= Ruth Bird =

English historian and schoolteacher

Ruth Bird (26 May 1899 — 24 January 1987) was an English historian and schoolteacher.

Born in London, Bird performed exceptionally well during her education, and received a master's degree in history at Bedford College, London in 1922, becoming the first person to earn a distinction in the subject. From 1923 until her retirement, Bird was a schoolteacher, a profession she excelled at, remembered as a "inspirational and enthusiastic" teacher. Bird also engaged in some historical scholarship. She composed a history of London guilds during the reign of Richard II and edited the journal of Giles Moore, clergyman of Horsted Keynes; this town was the subject of much of her study after retirement. Bird died in 1987 and was buried in Horsted Keynes. She was memorialised by those who knew her as a "devout and faithful" Christian and "perhaps the greatest [teacher] I ever met".

==Early life and education==
Bird was born on 26 May 1899 to George Bird (1863–1912), entrepreneur and engineer, and his wife, Theresa Mary (1867–1953), at their home on 62 St Quintin Avenue, Kensington, London. On her paternal side, Bird was descended from a well-off, 19th-century merchant background, but, after George Bird's death in 1912, the family found themselves in some financial difficulty. Bird entered the boarding school of Elstree Grange in Eastbourne in 1909, where she performed exceptionally well in exams.

| SUPPLIED MATERIAL |
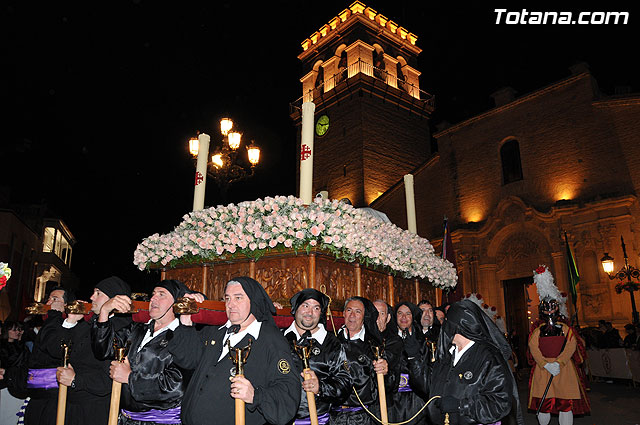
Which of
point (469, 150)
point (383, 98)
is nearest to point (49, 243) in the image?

---

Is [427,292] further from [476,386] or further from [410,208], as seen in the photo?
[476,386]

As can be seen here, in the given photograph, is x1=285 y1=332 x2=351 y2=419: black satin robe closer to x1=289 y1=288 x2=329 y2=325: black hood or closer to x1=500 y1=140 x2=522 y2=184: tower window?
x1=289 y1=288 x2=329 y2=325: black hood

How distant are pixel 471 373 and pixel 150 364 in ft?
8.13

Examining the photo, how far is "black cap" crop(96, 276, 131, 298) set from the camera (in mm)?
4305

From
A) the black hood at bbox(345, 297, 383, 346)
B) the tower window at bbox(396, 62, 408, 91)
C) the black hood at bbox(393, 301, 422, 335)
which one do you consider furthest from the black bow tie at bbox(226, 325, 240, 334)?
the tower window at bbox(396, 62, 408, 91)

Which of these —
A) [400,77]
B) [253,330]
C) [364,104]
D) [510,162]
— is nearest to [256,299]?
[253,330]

| WHAT TO DO |
A. Please say whether each statement agrees with the Ruth Bird biography, answering yes or no and quoting the deciding words of the text: (i) Bird earned a master's degree in history at Bedford College in 1922; (ii) Bird was born in Eastbourne; (iii) Bird edited the journal of Giles Moore.
B. Locate each line of the records containing the word "tower" and copy those lines.

| EXERCISE SOLUTIONS |
A.
(i) Yes: "received a master's degree in history at Bedford College, London in 1922"
(ii) No: "Born in London"
(iii) Yes: "edited the journal of Giles Moore, clergyman of Horsted Keynes"

B.
As can be seen here, in the given photograph, is x1=285 y1=332 x2=351 y2=419: black satin robe closer to x1=289 y1=288 x2=329 y2=325: black hood or closer to x1=500 y1=140 x2=522 y2=184: tower window?
B) the tower window at bbox(396, 62, 408, 91)
the tower window at bbox(396, 62, 408, 91)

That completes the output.